_Problem_. Reproduce, from the lines below, exactly the stretch that begins at the line containing "Apartamento com 2" and ends at the line containing "Imagem 7: Loja", both included.

_Records for processing_.
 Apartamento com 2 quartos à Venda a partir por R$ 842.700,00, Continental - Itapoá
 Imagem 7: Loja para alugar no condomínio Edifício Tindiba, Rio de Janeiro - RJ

* * *

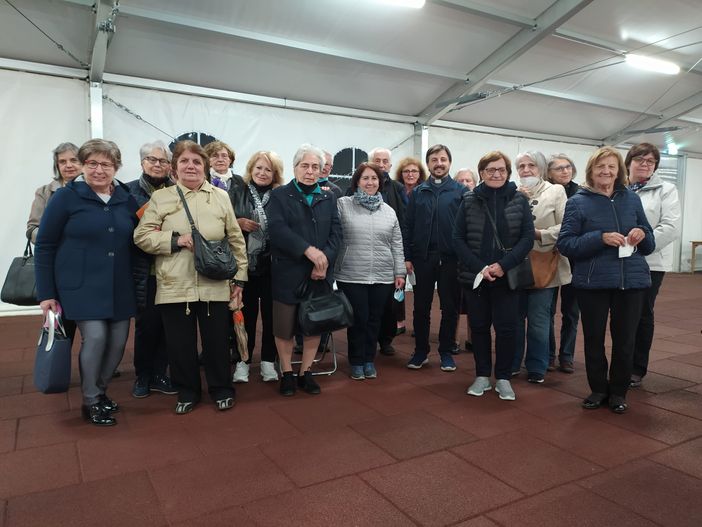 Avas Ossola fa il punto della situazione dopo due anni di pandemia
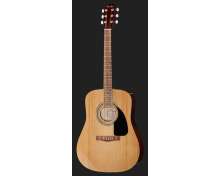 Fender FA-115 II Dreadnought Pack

_Solution below_.
 Apartamento com 2 quartos à Venda a partir por R$ 842.700,00, Continental - Itapoá
 Imagem 7: Loja para alugar no condomínio Edifício Tindiba, Rio de Janeiro - RJ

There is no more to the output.